→ Compito da svolgere: Nel brano sulla Valtrebbia, in quale località è stata trovata l'ascia di pietra di epoca pre-romana?

→ Estratto del documento:

§

Dall’antichità la Valtrebbia è stata sempre scarsamente popolata a causa del clima e della scarsità del terreno coltivabile, cui si è supplito in epoca medievale con un’opera di terrazzamento “a fasce” che ha pochi eguali al mondo e che purtroppo, in assenza dell’intervento dell’uomo, sta sparendo inghiottito dalla vegetazione incolta.

 

Gli unici ritrovamenti degni di rilievo risalenti a epoca pre-romana sono costituiti da un’ascia di pietra rinvenuta a Rovegno e in alcuni piccoli oggetti religiosi scoperti sulla cima di uno dei monti più belli e maestosi, l’Alfeo.

 

Dell’epoca romana poco di sa, essendo solo sopravvissuta la leggenda di Annibale che attraversa la Valle e sale sul monte Lesima e di un gruppo di cartaginesi che avrebbe fondato il paesino di Tartago, ma entrambi i fatti mi sembrano alquanto improbabili.

§

→ Record estratti:

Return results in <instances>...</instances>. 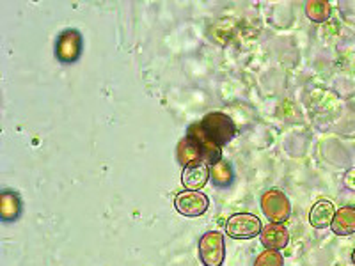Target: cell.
Instances as JSON below:
<instances>
[{
	"label": "cell",
	"mask_w": 355,
	"mask_h": 266,
	"mask_svg": "<svg viewBox=\"0 0 355 266\" xmlns=\"http://www.w3.org/2000/svg\"><path fill=\"white\" fill-rule=\"evenodd\" d=\"M202 130L208 133V137L214 139L218 145H226L236 135V125L233 123L227 114L224 112H210L202 117L201 121Z\"/></svg>",
	"instance_id": "obj_1"
},
{
	"label": "cell",
	"mask_w": 355,
	"mask_h": 266,
	"mask_svg": "<svg viewBox=\"0 0 355 266\" xmlns=\"http://www.w3.org/2000/svg\"><path fill=\"white\" fill-rule=\"evenodd\" d=\"M199 259L205 266H222L226 259V240L218 231H208L199 240Z\"/></svg>",
	"instance_id": "obj_2"
},
{
	"label": "cell",
	"mask_w": 355,
	"mask_h": 266,
	"mask_svg": "<svg viewBox=\"0 0 355 266\" xmlns=\"http://www.w3.org/2000/svg\"><path fill=\"white\" fill-rule=\"evenodd\" d=\"M261 211L270 224H283L291 215L290 199L277 188L266 190L261 197Z\"/></svg>",
	"instance_id": "obj_3"
},
{
	"label": "cell",
	"mask_w": 355,
	"mask_h": 266,
	"mask_svg": "<svg viewBox=\"0 0 355 266\" xmlns=\"http://www.w3.org/2000/svg\"><path fill=\"white\" fill-rule=\"evenodd\" d=\"M226 231L227 236L234 240H250L261 234L263 224L252 213H234L227 218Z\"/></svg>",
	"instance_id": "obj_4"
},
{
	"label": "cell",
	"mask_w": 355,
	"mask_h": 266,
	"mask_svg": "<svg viewBox=\"0 0 355 266\" xmlns=\"http://www.w3.org/2000/svg\"><path fill=\"white\" fill-rule=\"evenodd\" d=\"M174 208L180 215L189 218L201 217L210 208V199L202 192H192V190H183L174 197Z\"/></svg>",
	"instance_id": "obj_5"
},
{
	"label": "cell",
	"mask_w": 355,
	"mask_h": 266,
	"mask_svg": "<svg viewBox=\"0 0 355 266\" xmlns=\"http://www.w3.org/2000/svg\"><path fill=\"white\" fill-rule=\"evenodd\" d=\"M187 137H190L196 144L201 148L202 153V161H206L208 166H215L222 160V148L214 141V139L208 137V133L202 130L201 123H194V125L189 126V132H187Z\"/></svg>",
	"instance_id": "obj_6"
},
{
	"label": "cell",
	"mask_w": 355,
	"mask_h": 266,
	"mask_svg": "<svg viewBox=\"0 0 355 266\" xmlns=\"http://www.w3.org/2000/svg\"><path fill=\"white\" fill-rule=\"evenodd\" d=\"M82 52V37L77 30H66L59 36L55 46L57 57L62 62H75Z\"/></svg>",
	"instance_id": "obj_7"
},
{
	"label": "cell",
	"mask_w": 355,
	"mask_h": 266,
	"mask_svg": "<svg viewBox=\"0 0 355 266\" xmlns=\"http://www.w3.org/2000/svg\"><path fill=\"white\" fill-rule=\"evenodd\" d=\"M210 179V166L206 161H198L192 166L185 167L182 174V183L187 190L192 192H201L202 186H206Z\"/></svg>",
	"instance_id": "obj_8"
},
{
	"label": "cell",
	"mask_w": 355,
	"mask_h": 266,
	"mask_svg": "<svg viewBox=\"0 0 355 266\" xmlns=\"http://www.w3.org/2000/svg\"><path fill=\"white\" fill-rule=\"evenodd\" d=\"M259 240L266 250L286 249L290 243V231L284 227V224H268L263 227Z\"/></svg>",
	"instance_id": "obj_9"
},
{
	"label": "cell",
	"mask_w": 355,
	"mask_h": 266,
	"mask_svg": "<svg viewBox=\"0 0 355 266\" xmlns=\"http://www.w3.org/2000/svg\"><path fill=\"white\" fill-rule=\"evenodd\" d=\"M334 204L327 199L316 202L309 211V222L311 226L315 229H327V227L332 226V220H334Z\"/></svg>",
	"instance_id": "obj_10"
},
{
	"label": "cell",
	"mask_w": 355,
	"mask_h": 266,
	"mask_svg": "<svg viewBox=\"0 0 355 266\" xmlns=\"http://www.w3.org/2000/svg\"><path fill=\"white\" fill-rule=\"evenodd\" d=\"M331 229L338 236H350L355 233V208L345 206L341 210L336 211L334 220H332Z\"/></svg>",
	"instance_id": "obj_11"
},
{
	"label": "cell",
	"mask_w": 355,
	"mask_h": 266,
	"mask_svg": "<svg viewBox=\"0 0 355 266\" xmlns=\"http://www.w3.org/2000/svg\"><path fill=\"white\" fill-rule=\"evenodd\" d=\"M176 157H178V161L183 166V169L202 160L201 148H199V145L196 144L190 137H183L182 141H180L176 150Z\"/></svg>",
	"instance_id": "obj_12"
},
{
	"label": "cell",
	"mask_w": 355,
	"mask_h": 266,
	"mask_svg": "<svg viewBox=\"0 0 355 266\" xmlns=\"http://www.w3.org/2000/svg\"><path fill=\"white\" fill-rule=\"evenodd\" d=\"M210 179L214 181L215 186H218V188H226V186H230L234 179L233 167H231L230 161L220 160L218 163L211 166L210 167Z\"/></svg>",
	"instance_id": "obj_13"
},
{
	"label": "cell",
	"mask_w": 355,
	"mask_h": 266,
	"mask_svg": "<svg viewBox=\"0 0 355 266\" xmlns=\"http://www.w3.org/2000/svg\"><path fill=\"white\" fill-rule=\"evenodd\" d=\"M0 213L6 222L17 220L20 215V199L12 192H2L0 195Z\"/></svg>",
	"instance_id": "obj_14"
},
{
	"label": "cell",
	"mask_w": 355,
	"mask_h": 266,
	"mask_svg": "<svg viewBox=\"0 0 355 266\" xmlns=\"http://www.w3.org/2000/svg\"><path fill=\"white\" fill-rule=\"evenodd\" d=\"M306 15L309 20L316 21V24H322V21H327L329 17H331V6H329V2H323V0L307 2Z\"/></svg>",
	"instance_id": "obj_15"
},
{
	"label": "cell",
	"mask_w": 355,
	"mask_h": 266,
	"mask_svg": "<svg viewBox=\"0 0 355 266\" xmlns=\"http://www.w3.org/2000/svg\"><path fill=\"white\" fill-rule=\"evenodd\" d=\"M254 266H284V258L279 250H265L256 258Z\"/></svg>",
	"instance_id": "obj_16"
},
{
	"label": "cell",
	"mask_w": 355,
	"mask_h": 266,
	"mask_svg": "<svg viewBox=\"0 0 355 266\" xmlns=\"http://www.w3.org/2000/svg\"><path fill=\"white\" fill-rule=\"evenodd\" d=\"M352 261H354V265H355V250L352 252Z\"/></svg>",
	"instance_id": "obj_17"
}]
</instances>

§

→ Risposta corretta: A Rovegno.